Under the administrative safeguard provisions of the HIPAA Security Rule, covered entities are required to perform a risk analysis, specifically to “conduct an accurate and thorough assessment of the potential risks and vulnerabilities to the confidentiality, integrity, and availability of electronic protected health information held by the covered entity.” (45 CFR §164.308(a)(1)(ii)(A)) While this has been a requirement for HIPAA-covered entities since the security rule went into effect in 2005, it has received renewed attention due to stronger enforcement provisions in the HITECH Act and its inclusion as the single security-related measure included in the “meaningful use” rules under which eligible healthcare providers and professionals can qualify for financial incentives to acquire and implement electronic health record (EHR) technology. Following the passage of the HITECH Act, HHS delegated responsibility for enforcement of the security rule to the HHS Office for Civil Rights (OCR); OCR was already responsible for enforcement of the HIPAA Privacy Rule. Part of OCR’s enforcement role includes issuing guidance to covered entities on compliance with the requirements in the Security Rule, and OCR recently published new draft guidance on risk analysis. This may be informative for covered entities in general, and should represent at least a staring point for providers and professionals seeking to demonstrate meaningful use.

The draft guidance issued by OCR relies in large part on references to existing risk management and risk assessment approaches and guidelines contained in several NIST Special Publications, only one of which is specific to HIPAA (Special Publication 800-66, Introductory Resource Guide for Implementing the Health Insurance Portability and Accountability Act (HIPAA) Security Rule). The most relevant of these NIST guidance documents are Special Publication 800-30, Risk Management Guide for Information Technology Systems, and Special Publication 800-115, Technical Guide to Information Security Testing and Assessment. The HHS Office of the National Coordinator (ONC) also produced a security practice guide for small health care practices in 2008 that serves as a sort of primer for health care providers who need to understand the basic security considerations relevant to their practices, and includes a number of references to more detailed information and guidance materials. Although the ONC small practice guidance document is linked from the new OCR draft guidance, health care practices of any size should not rely on the ONC document alone, as it does not reflect considerations related to the HITECH Act, including meaningful use.

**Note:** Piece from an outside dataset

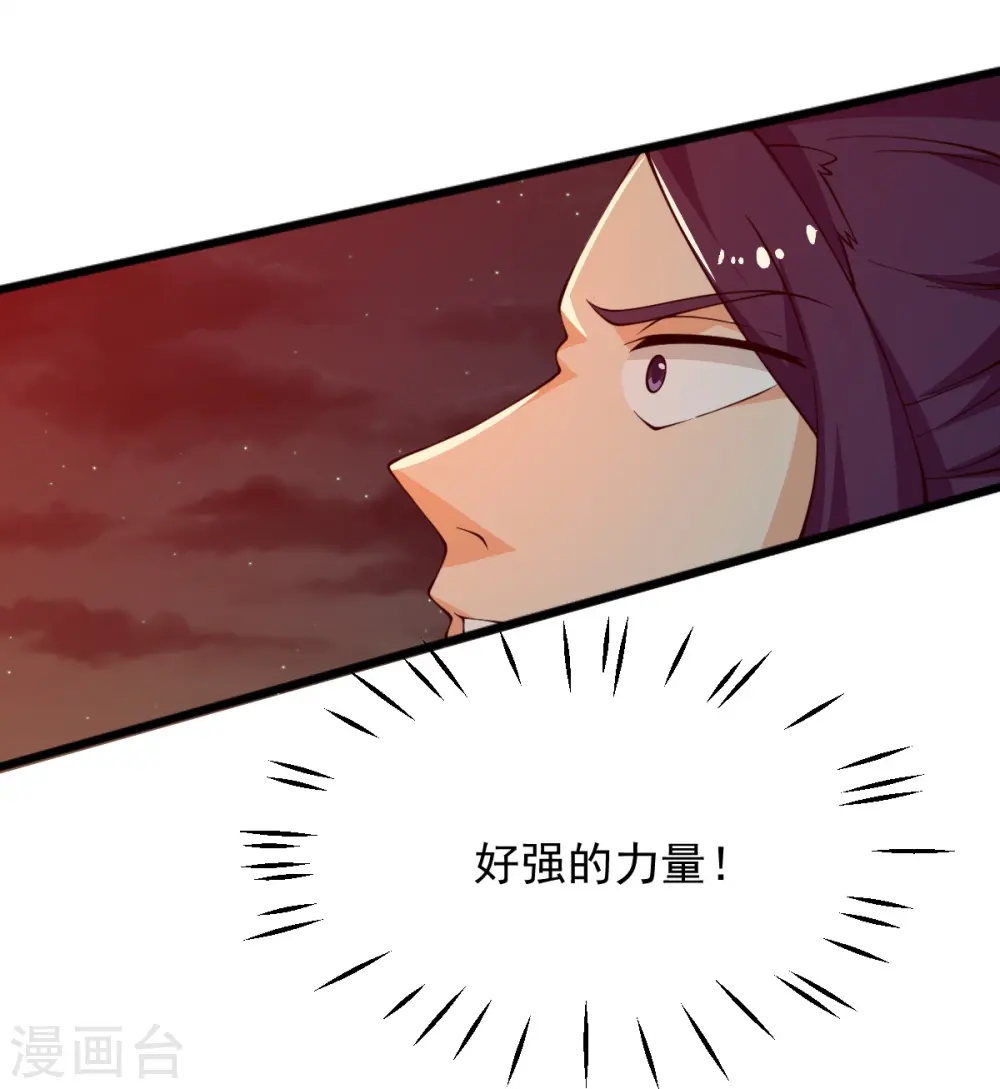 第249话 敢动她，死！ 第11页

One limitation of the existing government guidance applicable to risk analysis is that substantially all of the guidance is written in a way that focuses on risk assessments of individual information systems, not on organizations overall. This limitation is important because the risk analysis requirement under the HIPAA Security Rule is not limited to systems used by covered entities, but instead address risks to any protected health information held by the organization. It seems reasonable to assume that despite the emphasis of the meaningful use rules on EHR systems, the scope for a risk analysis conducted to satisfy the meaningful use measure should address all potential risks to health information the organization has, not just the data associated with an EHR system. Also, as is likely not lost on private sector health care organizations, there are many sources of risk management and risk analysis guidance outside of materials produced by the U.S. federal government, notably including the ISO/IEC 27000 series of international standards, which covers risk assessment and risk management for information systems, particularly in ISO/IEC 27005 and the risk assessment section of ISO/IEC 27002. Organizations looking for more enterprise-level perspectives on assessing and managing risk can find relevant guidance in ISO 31000, within major IT governance frameworks such as ISACA’s Risk IT Framework based on COBIT or the Risk Management section of the Information Technology Infrastructure Library (ITIL).